Wild Foods of the Front Range


apple harvest in Colorado Springs

Round 2 of our apple harvest!

There are a couple of locations around town, one on the far north end, and one on the far west side, where I like to pick apples. They’re allllmost ready. They’re still a little green, but ready to pick before the birds, bears, and deer get to them.

If you find a good tree, you can just shake one of the main branches and the ready apples will fall off the stems.

Speaking of apples, you can also use the abundance of crabapples that are all over town. There are some on common areas which we’ve picked and no one has ever prevented us. The best kind are the large, purple ones. We still have several gallon-sized Ziploc bags full of them from last year’s harvest. They make great jam!

On our trip yesterday, we harvested about 40 pounds of apples in less than an hour. I was in the tree shaking branches while Beth and Havi were collecting. Jonathan had climbed up his own tree and was picking and eating! I’m sure more apples went into him than into our bucket.

 

Wild plums and elderberries

Wild plums and elderberries

The season is almost over, but there remains a few survivors out there. As many of you know, I am a portrait photographer by trade, and last Saturday I was photographing a family in a local park. After the session, my son, Josiah, and I went searching for some wild things to eat. Here’s what we found! These are blue elderberries and wild plums. We came away with about a dozen of the plums and hands-full of the elderberries, which we enjoyed on the drive home and in our oatmeal the next morning!

So, there are still some things out there, but probably only for a few more days (or until I get to them! 🙂

-Tracy

Josiah (my 12 year old) and I hiked Barr Trail yesterday and found many wild edibles. On the list were:

  • Gooseberries
  • Chokecherries
  • Yucca
  • Juniper
  • Kinnikinnik
  • Mullein
  • Scrub Oak
  • Thimbleberries
  • Raspberries
  • Strawberries
  • Prickly Pear
  • and an escaped apricot tree

Of course none of these things were in an edible state yet, but there’s a lot on the face of Pikes Peak for you to harvest (ethically of course).

Enjoy!

-Tracy
The Front-Range grazing photographer

Lambs quarter even loves dry soil and grows just about anywhere

Lambs quarter even loves dry soil and grows just about anywhere

Yes, we’re excited about the huge snow we’re supposed to get because it will give a boost to the dozens of edible plants in Rock Ledge Ranch. Without some moisture, there will be a shortage of things we’ll find.

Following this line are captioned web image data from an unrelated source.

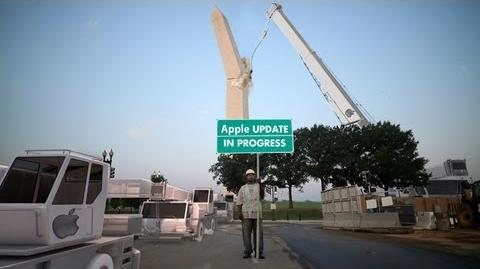 Apple Promises To Fix Glitches In Map Software By Rearranging Earth's Geography-0
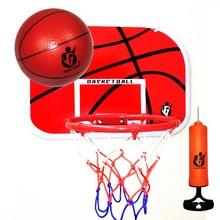 Innen Einstellbaren Hängen Basketball Netball Hoop Basketball Box Mini Basketball Bord Für Spiel Kinder Kinder Spiel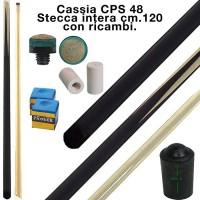 CPS Cassia 48 stecca intera cm.120 biliardo tutte le discipline con cuoi, ghiere-ferule e paracolpo di ricambio. Gessi in omaggio.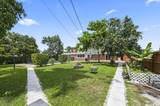 1675 Bresee Road - Photo 24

The bad thing about all this cold, snowy weather is that it will probably kill off the blossoms on the fruit trees. I have seen very many trees already in full blossom. There is a monster pear tree in RLR that we have harvested from before, and we have found some “feral” apple trees in another area in the city, but it may be doubtful that we’ll get anything this year.

What you see in the photo is a very common weed that many of you may find in your gardens. It’s called lamb’s quarter. This is definitely one plant that we hope to find on our hikes this year. In cold-winter years, it comes out later in the Spring, but we should find an abundance of it this year I hope. This is, by far, my favorite salad green plant. We even plant a cultivar species of it in our garden.

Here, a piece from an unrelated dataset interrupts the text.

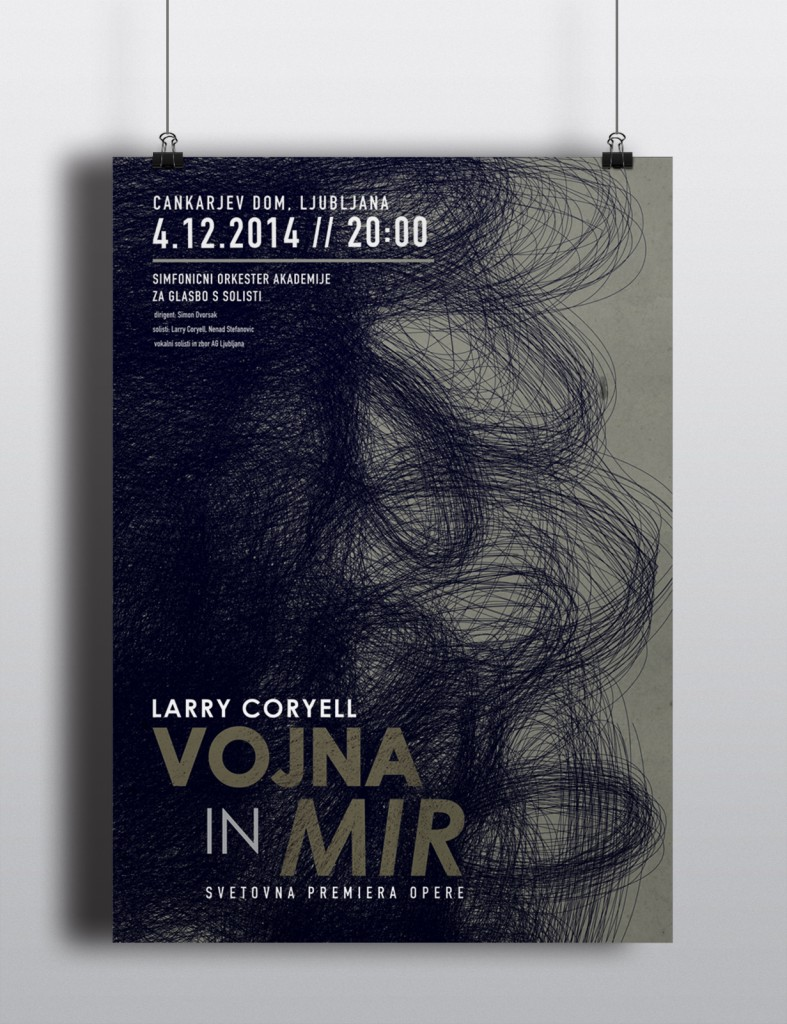opera_poster_mockup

But, to learn more about it, you’ll have to come to the class, though you can get prepared ahead of time by getting the books we’ll use in the class.

See all of you at Rock Ledge Ranch. Bring your wild appetites!

-Tracy
The wild-food-foraging photographer

Wild raisins?

Wild raisins?

This photo was  taken at the end of February on the trail that goes to St. Mary’s Falls off Gold Camp Road above Colorado Springs. The berries you see are perfectly edible still, though they tend to be a little dry this time of year. But, the nutritional value and flavor is still intact. In fact, you can collect as many of these as you can find and you can make a wonderful and very healthy tea with them.

What are they? Wild rose hips. They’re full of vitamin C, and even when they’re in this stage you can make a trail snack out of them. These are not one of my favorite wild foods to eat on the trail, but we have used them to make teas, especially if a cold settles in one of us.

Head out there and find some of these wild raisins!

-Tracy
The Colorado Springs Photographer

Golden Currant blossoms in late April. My personal favorite wild food of this region.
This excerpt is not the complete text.